Дмитрий Щербинин - Заре навстречу
— Видела… — вздохнул Витя. — Ну, что ж. Значит плохой из меня конспиратор. Дальше постараюсь быть более осторожным; и это не потому, что особо хочу от тебя скрытничать… Просто, чем меньшее число будет об этой моей деятельности знать, тем лучше.
— И не страшно тебе, сынок? Ведь схватить могут.
— Как я уже сказал — дальше осторожнее буду.
— И о чём ты только думаешь! — не успокаивалась Анна Иосифовна. — Немцы постоянно заходят к соседу, могут и к нам заглянуть.
Да — действительно, в расположенный на соседней стороне улицы дом частенько заходили немцы, и полицаи. Делали они это по долгу своей службы — во время обходов. В том доме жила семья евреев, и этой семье строжайше запрещено было покидать приделы города до особого распоряжения. Что это за распоряжение, никто и не знал.
Витя уже заходил в этот дом, и осторожно заводил осторожный разговор с главой семейства, касательно того, что лучше бы им всё-таки постараться скрыться, так как нацисты к евреям совершенно нетерпимы, и приводил известные ему многочисленные примеры массового истребления евреев в ходе текущей войны. Но и глава семья и его супруга и их малолетние дети слишком уже запуганы были постоянными угрозами, касательно того, что если они сделают хотя бы один недозволительный шаг, то будет им «пуф-пуф!».
В общем, не послушали они Виктора, который предлагал им временно укрыться в погребе одного из своих товарищей…
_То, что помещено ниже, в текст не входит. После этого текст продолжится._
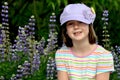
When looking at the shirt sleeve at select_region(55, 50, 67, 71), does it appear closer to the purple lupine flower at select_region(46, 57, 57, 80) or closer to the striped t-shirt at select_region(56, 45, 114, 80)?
the striped t-shirt at select_region(56, 45, 114, 80)

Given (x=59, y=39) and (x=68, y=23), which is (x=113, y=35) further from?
(x=68, y=23)

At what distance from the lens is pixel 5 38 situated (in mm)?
5426

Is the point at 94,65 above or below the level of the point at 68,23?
below

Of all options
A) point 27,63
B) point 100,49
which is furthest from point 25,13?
point 100,49

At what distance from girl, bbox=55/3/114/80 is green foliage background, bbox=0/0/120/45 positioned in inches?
65.9

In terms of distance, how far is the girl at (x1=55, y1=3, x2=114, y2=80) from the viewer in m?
4.23

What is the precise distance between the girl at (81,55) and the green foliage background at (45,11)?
5.49 feet

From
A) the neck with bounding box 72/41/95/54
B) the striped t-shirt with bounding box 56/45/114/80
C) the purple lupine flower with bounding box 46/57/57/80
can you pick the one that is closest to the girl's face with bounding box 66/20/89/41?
the neck with bounding box 72/41/95/54

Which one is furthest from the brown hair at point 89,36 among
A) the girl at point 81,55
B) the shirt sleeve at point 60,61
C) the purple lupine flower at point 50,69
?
the purple lupine flower at point 50,69

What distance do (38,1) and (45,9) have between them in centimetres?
14

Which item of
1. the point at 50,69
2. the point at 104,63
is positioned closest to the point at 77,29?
the point at 104,63

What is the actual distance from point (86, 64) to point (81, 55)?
0.09m

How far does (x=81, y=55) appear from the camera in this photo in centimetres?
Result: 439

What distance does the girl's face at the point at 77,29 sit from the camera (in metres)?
4.21
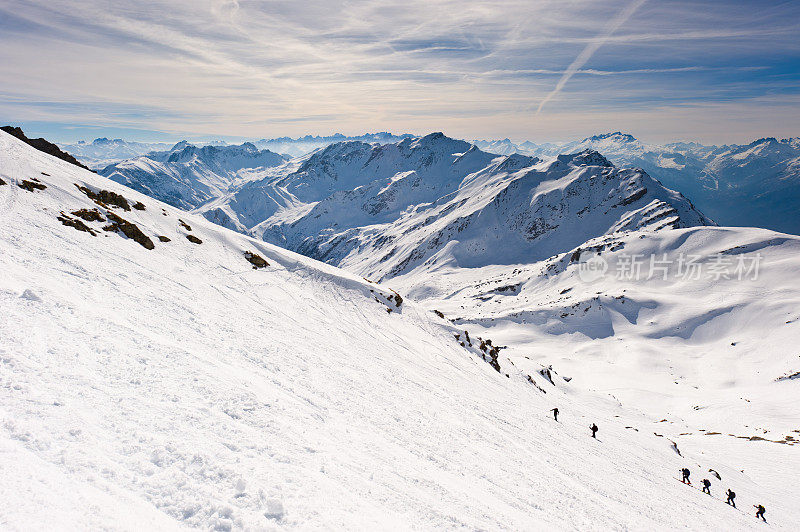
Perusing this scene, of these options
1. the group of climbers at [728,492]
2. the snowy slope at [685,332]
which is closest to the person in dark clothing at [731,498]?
the group of climbers at [728,492]

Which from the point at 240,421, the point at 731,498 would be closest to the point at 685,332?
the point at 731,498

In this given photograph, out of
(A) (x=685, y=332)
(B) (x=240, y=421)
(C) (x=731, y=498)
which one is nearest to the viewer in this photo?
(B) (x=240, y=421)

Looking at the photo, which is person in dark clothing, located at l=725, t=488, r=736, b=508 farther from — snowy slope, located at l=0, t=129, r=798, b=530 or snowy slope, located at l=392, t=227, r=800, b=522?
snowy slope, located at l=392, t=227, r=800, b=522

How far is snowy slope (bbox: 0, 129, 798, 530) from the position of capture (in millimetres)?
7660

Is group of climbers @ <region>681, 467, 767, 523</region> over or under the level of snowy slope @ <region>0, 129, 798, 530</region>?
under

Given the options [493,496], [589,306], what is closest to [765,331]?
[589,306]

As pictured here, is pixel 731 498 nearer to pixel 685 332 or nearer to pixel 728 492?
pixel 728 492

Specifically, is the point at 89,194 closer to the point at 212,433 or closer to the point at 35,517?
the point at 212,433

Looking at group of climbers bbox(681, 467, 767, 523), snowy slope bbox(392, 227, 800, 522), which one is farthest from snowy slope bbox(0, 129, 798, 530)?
snowy slope bbox(392, 227, 800, 522)

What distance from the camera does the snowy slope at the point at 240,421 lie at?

А теперь Третьякевич-младший сложил в аккуратную стопку написанные листовки, убрал их в ящик стола, и сказал:
— Мама. Сейчас молодёжь в Германию вербуют, надо убеждать не ехать…
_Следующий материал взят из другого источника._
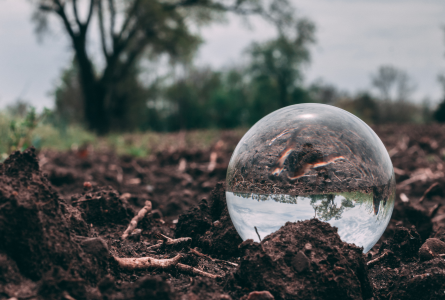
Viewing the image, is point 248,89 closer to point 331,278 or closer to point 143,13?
point 143,13

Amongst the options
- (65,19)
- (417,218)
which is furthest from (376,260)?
(65,19)

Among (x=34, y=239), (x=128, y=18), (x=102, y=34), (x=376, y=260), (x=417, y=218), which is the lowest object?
(x=417, y=218)

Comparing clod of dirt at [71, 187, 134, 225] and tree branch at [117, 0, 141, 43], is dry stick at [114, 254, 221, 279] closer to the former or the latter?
clod of dirt at [71, 187, 134, 225]

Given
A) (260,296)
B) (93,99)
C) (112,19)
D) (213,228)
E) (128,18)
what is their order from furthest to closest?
(93,99) → (112,19) → (128,18) → (213,228) → (260,296)

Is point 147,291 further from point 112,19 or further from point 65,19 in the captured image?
point 112,19

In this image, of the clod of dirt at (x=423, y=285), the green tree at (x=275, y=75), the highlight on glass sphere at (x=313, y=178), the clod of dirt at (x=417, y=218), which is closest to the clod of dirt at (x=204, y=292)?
the highlight on glass sphere at (x=313, y=178)

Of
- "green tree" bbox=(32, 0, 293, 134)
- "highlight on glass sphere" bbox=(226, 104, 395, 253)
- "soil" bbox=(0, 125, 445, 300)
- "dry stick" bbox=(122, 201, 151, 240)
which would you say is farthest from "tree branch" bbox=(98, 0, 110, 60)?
"highlight on glass sphere" bbox=(226, 104, 395, 253)
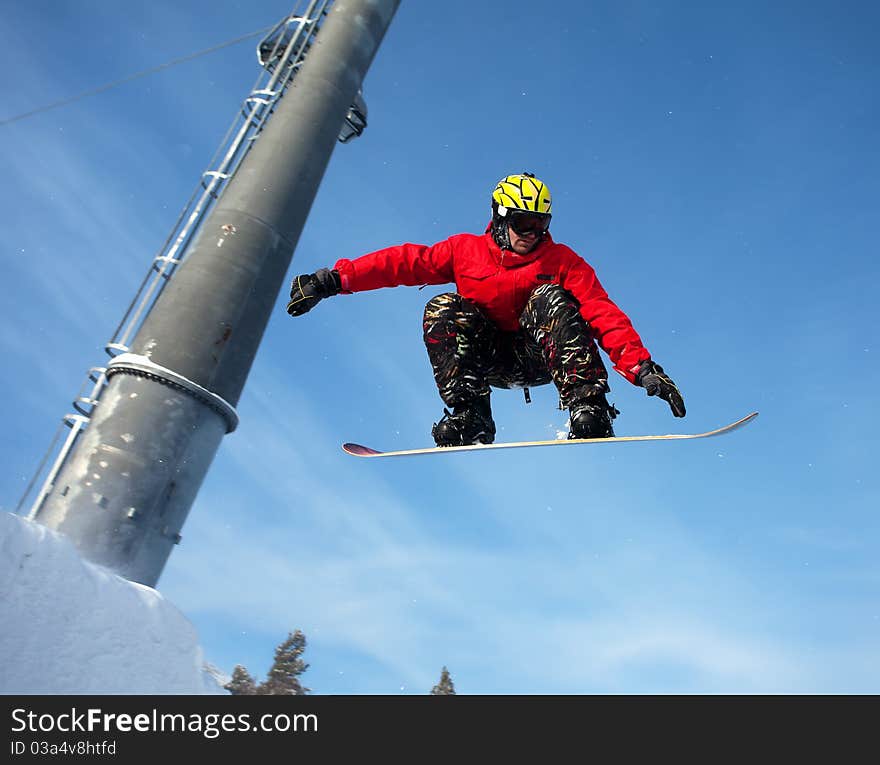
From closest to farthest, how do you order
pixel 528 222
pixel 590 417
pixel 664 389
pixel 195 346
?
pixel 664 389, pixel 590 417, pixel 528 222, pixel 195 346

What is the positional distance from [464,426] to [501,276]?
131cm

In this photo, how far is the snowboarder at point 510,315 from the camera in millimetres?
5277

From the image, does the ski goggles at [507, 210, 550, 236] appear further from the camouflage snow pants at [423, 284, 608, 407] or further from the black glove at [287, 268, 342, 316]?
the black glove at [287, 268, 342, 316]

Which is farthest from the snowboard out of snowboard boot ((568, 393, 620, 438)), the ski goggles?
the ski goggles

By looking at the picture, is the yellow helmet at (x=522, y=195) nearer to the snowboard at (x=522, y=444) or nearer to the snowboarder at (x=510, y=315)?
the snowboarder at (x=510, y=315)

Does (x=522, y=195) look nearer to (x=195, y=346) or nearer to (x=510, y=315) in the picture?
(x=510, y=315)

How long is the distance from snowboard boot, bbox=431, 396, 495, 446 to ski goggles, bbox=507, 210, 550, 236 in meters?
1.48

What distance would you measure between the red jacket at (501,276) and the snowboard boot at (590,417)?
0.30 m

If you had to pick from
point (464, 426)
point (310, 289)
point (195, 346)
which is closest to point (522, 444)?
point (464, 426)

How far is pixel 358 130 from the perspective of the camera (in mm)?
14000

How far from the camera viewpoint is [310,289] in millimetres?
6012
Вечером того же дня к Вите зашли два паренька. Готовившая на кухоньке ужин Анна Иосифовна прильнула ухом к двери, и услышала негромкие голоса:
— Ну что, готов?
— Да.
— Тогда выходим…
Анна Иосифовна едва успела вернуться на прежнее место, а Витя заглянул на кухоньку, и вымолвил:
— Мама, я скоро вернусь.
* * *Через несколько часов уставший, но довольный тем, что листовки были распространены, Витя возвращался к родному дому. Вспоминал, что одну листовку, положили даже на крыльце того здания, где размещалось гестапо. Это уж было чистым мальчишеством: ведь всё равно листовку первым заметит ни гражданское лицо, а какой-нибудь немецкий чин или полицай. Но ребята сделали это затем, чтобы показать врагам — вот мы есть, мы действуем прямо под вашим носом и совсем вас не боимся.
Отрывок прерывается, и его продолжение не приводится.